芥川賞を読む 第61回 『死んでいない者』滝口悠生

文筆家
水上修一

葬儀場の人々の描写から、生の滑稽さや愛しさが滲み出る

滝口悠生(たきぐち・ゆうしょう)著/第154回芥川賞受賞作(2015年下半期)

各家庭に存在するさまざまな事情

 滝口悠生の「死んでいない者」の舞台は、葬儀場だ。通夜会場、それに隣接する宴会場や控室、そして葬儀場近くの故人の実家とその周辺を舞台とし、多くの親族が登場する。
 亡くなった老人の葬儀のために集まった親族の数は、5人の子どもとその家族、孫ひ孫まで入れると、20数人にのぼる。これだけ多くの親族が集まれば、当然、誰と誰がどのようなつながりなのか分からなくなる。しかも、物語は、特定の2、3人だけに焦点を当てるのではなくひ孫まで描いているので、スムーズに読み進めるために筆者は図を書いたほどだった。
 それぞれの家庭の事情を絡めながら多くの登場人物を描くことで浮かび上がってくるのは、それぞれに懸命に生きているありのままの人の姿だ。周囲に迷惑ばかりかけて行方不明となっている男、中学時代から不登校となり、今は故人の実家の離れで無職のままひっそりと生きている若者、半ばアルコール中毒の小学生等々、それぞれの事情を抱えた血縁者たちが、一人の老人の死をきっかけに一堂に会いして、酒を飲み、話をする。日常ではありえない不思議な「場」からは、生きることの滑稽さや愛しさが滲み出てくるのである。
 宮本輝は、こう評価。

死者は焼かれてどこかへ消えて、生者は葬儀が終われば去って行き、またそれぞれの新しい生を生きていく。その淡々とした営みのなかに人間というもののけなげさをさりげなく描いたとすれば、この作者は相当にしたかだと感じた

 タイトルの「死んでいない者」は、〝死んで、いなくなった者〟とも読めるし、〝死んではいない者〟とも読めるが、筆者は後者だと感じた。だとすれば、「生きている者」としてもいいはずだが、あえてこのタイトルにしたのは、〝生きていること〟と〝死んでいること〟とのあいだに、圧倒的な差があるとは思えない感覚を、託したかったからだろう。それぞれに異なる厄介な生を抱えて右往左往しながら生きていくが、それでも結局皆死ぬわけだから、どう生きたっていいじゃないかというような、諦観めいた包容力のようなものを感じるのである。

·····

問題
上の書評から、「各家庭に存在するさまざまな事情」を含む語句で始まり「筆者は図を書いたほどだった。」で終わる部分を、一字も変えずに書き写しなさい。

データ一覧
·····

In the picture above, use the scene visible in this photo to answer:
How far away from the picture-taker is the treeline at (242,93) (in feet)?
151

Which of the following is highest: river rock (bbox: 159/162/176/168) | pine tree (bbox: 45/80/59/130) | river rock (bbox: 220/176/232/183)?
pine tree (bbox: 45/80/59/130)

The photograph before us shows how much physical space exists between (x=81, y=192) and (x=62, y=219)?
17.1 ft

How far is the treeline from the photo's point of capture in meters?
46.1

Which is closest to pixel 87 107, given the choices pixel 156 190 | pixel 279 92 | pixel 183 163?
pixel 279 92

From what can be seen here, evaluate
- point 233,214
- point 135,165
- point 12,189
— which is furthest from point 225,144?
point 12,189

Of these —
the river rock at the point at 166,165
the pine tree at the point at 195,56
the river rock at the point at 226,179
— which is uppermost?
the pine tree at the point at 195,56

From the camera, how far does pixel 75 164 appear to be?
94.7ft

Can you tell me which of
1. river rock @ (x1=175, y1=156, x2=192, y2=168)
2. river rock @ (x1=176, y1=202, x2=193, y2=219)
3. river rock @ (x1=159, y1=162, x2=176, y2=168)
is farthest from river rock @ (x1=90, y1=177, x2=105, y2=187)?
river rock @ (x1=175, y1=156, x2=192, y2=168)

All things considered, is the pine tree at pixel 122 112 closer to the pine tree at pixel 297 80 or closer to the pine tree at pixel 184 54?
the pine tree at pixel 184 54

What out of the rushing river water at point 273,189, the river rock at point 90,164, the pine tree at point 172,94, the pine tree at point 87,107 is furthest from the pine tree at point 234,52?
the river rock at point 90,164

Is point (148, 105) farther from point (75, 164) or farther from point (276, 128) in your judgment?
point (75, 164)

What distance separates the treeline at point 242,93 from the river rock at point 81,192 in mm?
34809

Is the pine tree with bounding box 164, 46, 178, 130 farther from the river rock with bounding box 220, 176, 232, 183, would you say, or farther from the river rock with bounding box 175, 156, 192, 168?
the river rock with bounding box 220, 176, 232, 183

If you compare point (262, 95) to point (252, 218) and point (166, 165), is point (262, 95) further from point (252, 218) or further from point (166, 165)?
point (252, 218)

·····

解答
各家庭に存在するさまざまな事情

 滝口悠生の「死んでいない者」の舞台は、葬儀場だ。通夜会場、それに隣接する宴会場や控室、そして葬儀場近くの故人の実家とその周辺を舞台とし、多くの親族が登場する。
 亡くなった老人の葬儀のために集まった親族の数は、5人の子どもとその家族、孫ひ孫まで入れると、20数人にのぼる。これだけ多くの親族が集まれば、当然、誰と誰がどのようなつながりなのか分からなくなる。しかも、物語は、特定の2、3人だけに焦点を当てるのではなくひ孫まで描いているので、スムーズに読み進めるために筆者は図を書いたほどだった。